Task directions: Restate, word for word, each entry that follows, but skip its pictures.

--- Exercise material Enclosed Below ---

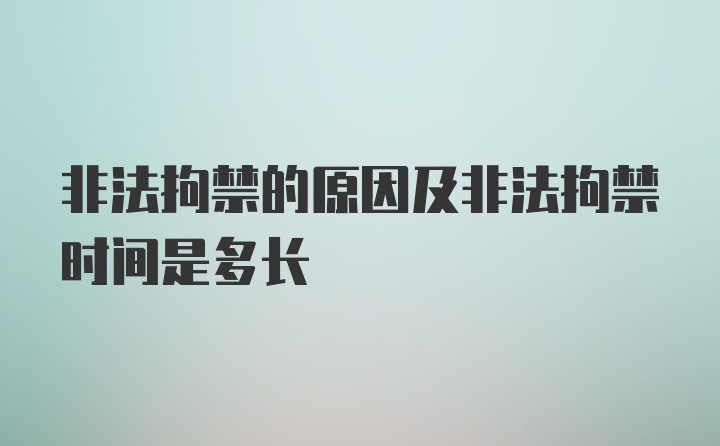 非法拘禁的原因及非法拘禁时间是多长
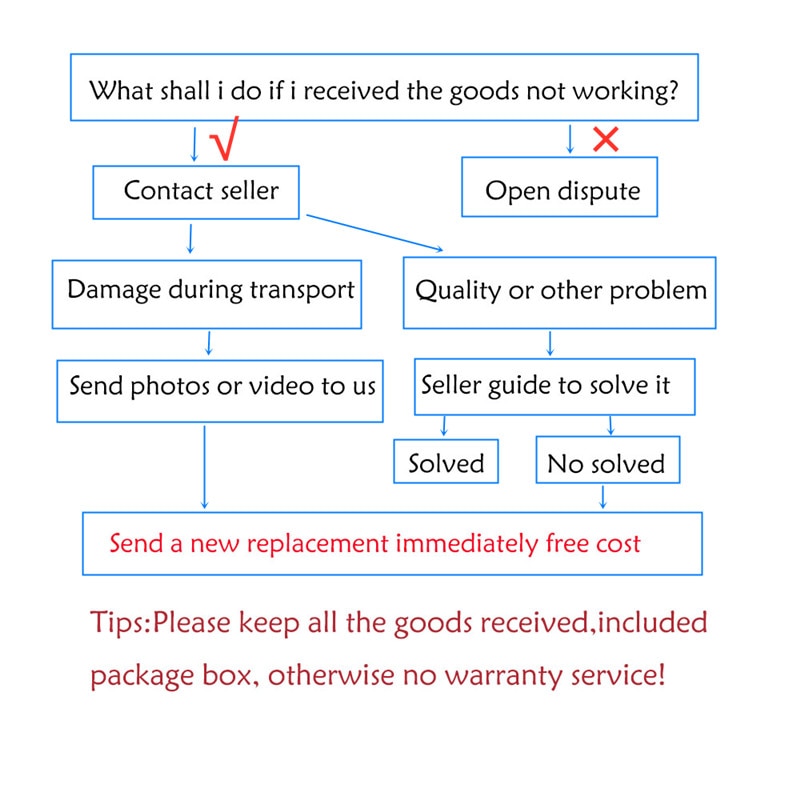 What shall i do if i received the goods not working?

√

×

Contact seller

Open dispute

Damage during transport

Quality or other problem

Send photos or video to us

Seller guide to solve it

Solved

No solved

Send a new replacement immediately free cost

Tips:Please keep all the goods received,included package box, otherwise no warranty service!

--- End of Enclosed Exercise material ---

Task answer:
 非法拘禁的原因及非法拘禁时间是多长
 What shall i do if i received the goods not working?

√

×

Contact seller

Open dispute

Damage during transport

Quality or other problem

Send photos or video to us

Seller guide to solve it

Solved

No solved

Send a new replacement immediately free cost

Tips:Please keep all the goods received,included package box, otherwise no warranty service!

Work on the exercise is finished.